La mention libératoire
La mention libératoire est celle qui a pour effet d’éteindre la dette. Plus souvent qu’autrement, cette mention libératoire consiste en l’inscription sur le chèque des mots » paiement final » ou » dernier paiement « . L’une ou l’autre de ces mentions ou toute autre expression ayant une signification équivalente, inscrite sur le chèque ou dans un document l’accompagnant, peut potentiellement libérer le débiteur de façon complète et finale.
En effet, selon un principe jurisprudentiel maintenant bien établi, le créancier qui encaisse un chèque portant une mention libératoire, sans avoir préalablement manifesté son désaccord, est présumé avoir conclu une transaction avec le débiteur et est privé de son droit sur le solde de sa créance.
Plus précisément, les tribunaux assimilent la transmission d’un tel chèque à une offre au créancier. L’encaissement du chèque par ce dernier est considéré comme une acceptation tacite de l’offre et crée la présomption d’un accord de volonté entre les parties.
Par exemple, le créancier qui encaisse sans opposition un chèque portant la mention « paiement final » alors que le montant du chèque est inférieur à la créance, sera présumé avoir accepté une offre du débiteur et toute réclamation subséquente relativement à cette créance sera, en principe, irrecevable.
Une question de fait
Cela étant dit, la présomption voulant qu’il y ait eu accord de volonté entre les parties est une question de fait et peut être renversée par le créancier. Pour ce faire, celui-ci devra faire la preuve que les circonstances entourant l’encaissement du chèque démontrent qu’il n’avait pas l’intention de libérer son débiteur.
À titre d’exemple, la démonstration par le créancier que la mention libératoire était illisible ou ambiguë pourra constituer un moyen de défense. Également, en certaines circonstances, il sera possible de justifier l’encaissement d’un chèque portant une mention libératoire par l’erreur commise par un employé sans expérience.
Cependant, des excuses comme l’encaissement mécanique des chèques, le fait de ne pas avoir remarqué une inscription claire ou encore le fait d’avoir rayé ou effacé la mention libératoire ne permettront pas au créancier de renverser la présomption.

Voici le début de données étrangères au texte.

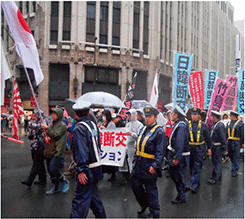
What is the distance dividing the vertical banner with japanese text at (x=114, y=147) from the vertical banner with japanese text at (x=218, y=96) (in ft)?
15.1

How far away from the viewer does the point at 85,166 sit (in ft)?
11.0

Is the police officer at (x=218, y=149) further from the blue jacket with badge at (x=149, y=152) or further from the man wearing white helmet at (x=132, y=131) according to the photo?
the blue jacket with badge at (x=149, y=152)

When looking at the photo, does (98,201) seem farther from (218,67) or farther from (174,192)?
(218,67)

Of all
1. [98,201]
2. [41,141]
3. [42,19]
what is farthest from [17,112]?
[42,19]

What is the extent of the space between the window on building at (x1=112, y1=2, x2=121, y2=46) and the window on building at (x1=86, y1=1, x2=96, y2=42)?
2.46 m

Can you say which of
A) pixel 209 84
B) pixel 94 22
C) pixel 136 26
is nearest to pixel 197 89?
pixel 209 84

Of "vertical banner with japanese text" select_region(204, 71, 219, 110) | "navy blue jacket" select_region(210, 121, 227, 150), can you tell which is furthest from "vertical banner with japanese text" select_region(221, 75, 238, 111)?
"navy blue jacket" select_region(210, 121, 227, 150)

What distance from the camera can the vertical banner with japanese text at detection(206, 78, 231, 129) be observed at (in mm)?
9172

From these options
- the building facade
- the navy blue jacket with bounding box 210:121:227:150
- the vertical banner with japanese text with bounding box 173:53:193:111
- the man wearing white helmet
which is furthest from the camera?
the building facade

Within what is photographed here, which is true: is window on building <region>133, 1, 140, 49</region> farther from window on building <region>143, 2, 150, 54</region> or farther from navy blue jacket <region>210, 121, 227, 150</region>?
navy blue jacket <region>210, 121, 227, 150</region>

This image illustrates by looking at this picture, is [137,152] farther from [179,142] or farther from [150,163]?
[179,142]

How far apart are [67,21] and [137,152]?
26.1 metres

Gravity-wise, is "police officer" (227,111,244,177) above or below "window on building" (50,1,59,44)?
below

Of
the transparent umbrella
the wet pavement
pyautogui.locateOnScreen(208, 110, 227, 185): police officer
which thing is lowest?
the wet pavement
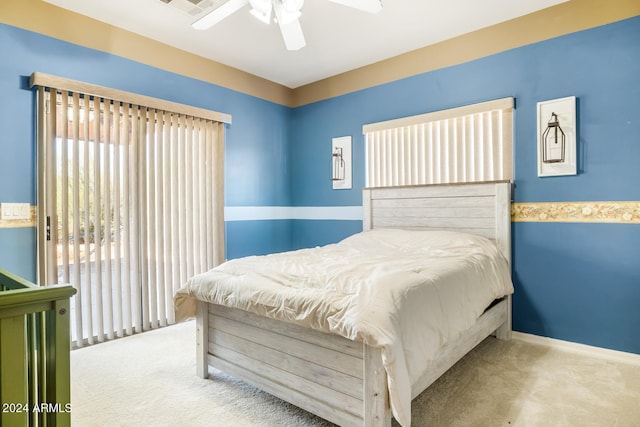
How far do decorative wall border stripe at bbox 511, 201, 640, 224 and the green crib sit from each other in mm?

La Cour d’appel1 nous rappelait récemment qu’il n’existe pas de règles universelles et qu’il faut analyser chaque cas d’espèce afin de déterminer qu’elle était la réelle intention des parties.
Ce qu’il faut faire
Afin d’éviter tout problème, le créancier verra d’abord à s’assurer qu’aucune mention libératoire n’est inscrite sur le chèque avant de procéder à son encaissement. Lorsqu’une lettre ou tout autre document accompagne le chèque, le créancier devra également s’assurer qu’aucune mention libératoire n’y figure.

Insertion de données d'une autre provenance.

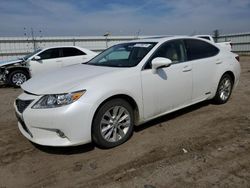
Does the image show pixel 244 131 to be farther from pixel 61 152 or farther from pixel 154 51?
pixel 61 152

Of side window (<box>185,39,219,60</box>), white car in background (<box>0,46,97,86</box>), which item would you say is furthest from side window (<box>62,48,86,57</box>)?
side window (<box>185,39,219,60</box>)

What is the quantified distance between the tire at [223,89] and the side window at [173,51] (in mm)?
1362

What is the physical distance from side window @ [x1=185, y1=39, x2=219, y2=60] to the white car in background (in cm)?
609

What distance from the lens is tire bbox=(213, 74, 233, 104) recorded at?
5.84 meters

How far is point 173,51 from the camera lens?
4.86 metres

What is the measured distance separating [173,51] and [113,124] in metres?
1.83

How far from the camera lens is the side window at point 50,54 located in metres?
10.8

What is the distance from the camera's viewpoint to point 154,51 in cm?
448

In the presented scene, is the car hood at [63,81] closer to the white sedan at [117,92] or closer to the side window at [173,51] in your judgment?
the white sedan at [117,92]

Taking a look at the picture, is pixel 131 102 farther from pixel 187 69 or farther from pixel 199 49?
pixel 199 49

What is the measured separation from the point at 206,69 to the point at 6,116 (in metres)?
4.37

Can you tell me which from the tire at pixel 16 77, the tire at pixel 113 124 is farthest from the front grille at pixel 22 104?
the tire at pixel 16 77

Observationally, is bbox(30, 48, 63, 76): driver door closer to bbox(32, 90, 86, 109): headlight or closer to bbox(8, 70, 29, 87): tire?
bbox(8, 70, 29, 87): tire

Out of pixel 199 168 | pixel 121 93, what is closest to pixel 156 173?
pixel 199 168
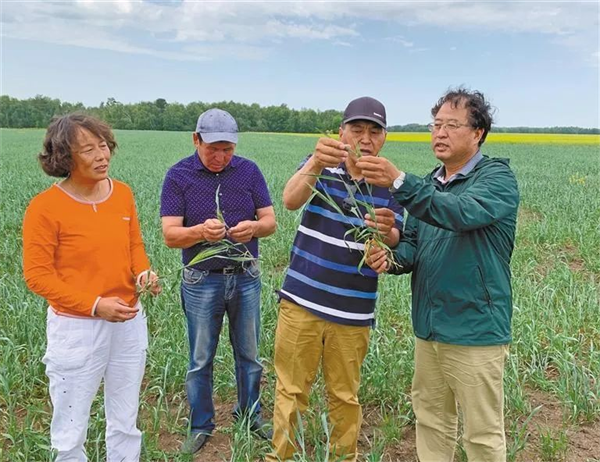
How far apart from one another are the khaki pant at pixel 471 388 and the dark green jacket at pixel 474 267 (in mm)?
A: 84

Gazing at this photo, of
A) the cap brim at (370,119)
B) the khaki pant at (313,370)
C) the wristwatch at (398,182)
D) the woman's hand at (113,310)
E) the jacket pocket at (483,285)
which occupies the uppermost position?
the cap brim at (370,119)

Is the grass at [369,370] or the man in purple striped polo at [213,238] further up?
the man in purple striped polo at [213,238]

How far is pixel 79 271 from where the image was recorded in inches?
87.9

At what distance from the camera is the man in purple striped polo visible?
2.59 metres

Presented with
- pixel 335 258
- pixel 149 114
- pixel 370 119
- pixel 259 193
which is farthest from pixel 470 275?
pixel 149 114

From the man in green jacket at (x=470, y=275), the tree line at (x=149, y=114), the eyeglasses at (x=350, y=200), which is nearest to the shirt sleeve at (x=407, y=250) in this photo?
the man in green jacket at (x=470, y=275)

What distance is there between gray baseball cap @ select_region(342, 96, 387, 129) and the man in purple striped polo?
0.59m

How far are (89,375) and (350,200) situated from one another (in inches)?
53.0

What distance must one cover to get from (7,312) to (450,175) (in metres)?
3.44

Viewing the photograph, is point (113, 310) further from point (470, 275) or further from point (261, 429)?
point (470, 275)

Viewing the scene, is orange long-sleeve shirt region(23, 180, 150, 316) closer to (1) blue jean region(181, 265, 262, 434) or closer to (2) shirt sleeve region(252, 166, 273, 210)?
(1) blue jean region(181, 265, 262, 434)

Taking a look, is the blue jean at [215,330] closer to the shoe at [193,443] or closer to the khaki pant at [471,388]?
the shoe at [193,443]

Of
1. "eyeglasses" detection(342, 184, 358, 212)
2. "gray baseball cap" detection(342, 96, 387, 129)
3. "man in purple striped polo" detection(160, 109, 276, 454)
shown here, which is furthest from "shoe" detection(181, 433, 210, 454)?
"gray baseball cap" detection(342, 96, 387, 129)

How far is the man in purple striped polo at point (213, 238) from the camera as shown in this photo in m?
2.59
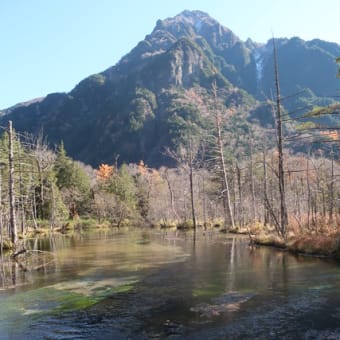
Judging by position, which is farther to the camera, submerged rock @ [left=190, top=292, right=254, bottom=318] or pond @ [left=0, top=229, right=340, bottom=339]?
submerged rock @ [left=190, top=292, right=254, bottom=318]

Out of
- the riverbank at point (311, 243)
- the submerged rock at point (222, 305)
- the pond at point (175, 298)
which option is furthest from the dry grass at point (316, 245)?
the submerged rock at point (222, 305)

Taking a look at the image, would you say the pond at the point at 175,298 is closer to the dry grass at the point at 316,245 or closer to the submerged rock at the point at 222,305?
the submerged rock at the point at 222,305

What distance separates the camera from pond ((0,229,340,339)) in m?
10.7

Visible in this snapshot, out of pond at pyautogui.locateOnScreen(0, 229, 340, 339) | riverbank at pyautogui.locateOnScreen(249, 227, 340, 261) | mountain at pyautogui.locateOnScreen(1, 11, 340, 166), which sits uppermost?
mountain at pyautogui.locateOnScreen(1, 11, 340, 166)

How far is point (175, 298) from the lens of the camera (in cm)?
1401

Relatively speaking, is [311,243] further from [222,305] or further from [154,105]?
[154,105]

En présence d’une mention libératoire, si le créancier s’oppose à son application, ce dernier devra impérativement manifester son désaccord au débiteur et lui donner un délai raisonnable afin de remédier à la situation. Souvent cité par les tribunaux, cet extrait de l’auteur Pierre W. Morin2 résume parfaitement le comportement que doit adopter le créancier :
« le créancier qui reçoit un chèque en paiement partiel de sa réclamation, et portant la mention » en paiement final » doit absolument porter à l’attention du débiteur le refus d’accepter le paiement partiel en guise de quittance finale, et il doit donner à son débiteur l’opportunité d’arrêter le paiement du chèque à l’institution bancaire. La solution la plus prudente serait de retourner purement et simplement le chèque en demandant l’émission d’un nouveau chèque ne portant pas la mention litigieuse. Cependant, on admet aujourd’hui que le fait d’expédier une lettre avisant le débiteur du refus de la condition qu’il a exprimée sur le chèque et lui laissant l’opportunité de donner un contre-ordre de paiement, est une réserve suffisante pour empêcher l’application de la mention libératoire. Si l’auteur du chèque n’en ordonne pas l’arrêt de paiement à la banque dans le délai accordé, cela signifie généralement qu’il renonce à la mention libératoire inscrite sur le chèque. «
En conclusion
La jurisprudence abondante, constituée notamment de plusieurs décisions très récentes, nous démontre que les créanciers sont, encore à ce jour, trop nombreux à ignorer leurs droits et obligations suite à la réception d’un chèque portant une mention libératoire.
Devant une telle situation, un créancier aura tout avantage à communiquer avec son conseiller juridique. En effet, puisqu’il n’existe aucune règle universelle en matière de mention libératoire, un créancier bien renseigné sera en mesure d’adopter un comportement lui permettant de conserver ses droits sur toutes et chacune des sommes qui lui sont dues.
1 Fattal c. Société en commandite Gaz Métro, 2010 QCCA 83.
2 Chèque portant mention » en règlement final « , Pierre W. Morin, (2005) 65 Revue du Barreau du Québec 39, à la page 61.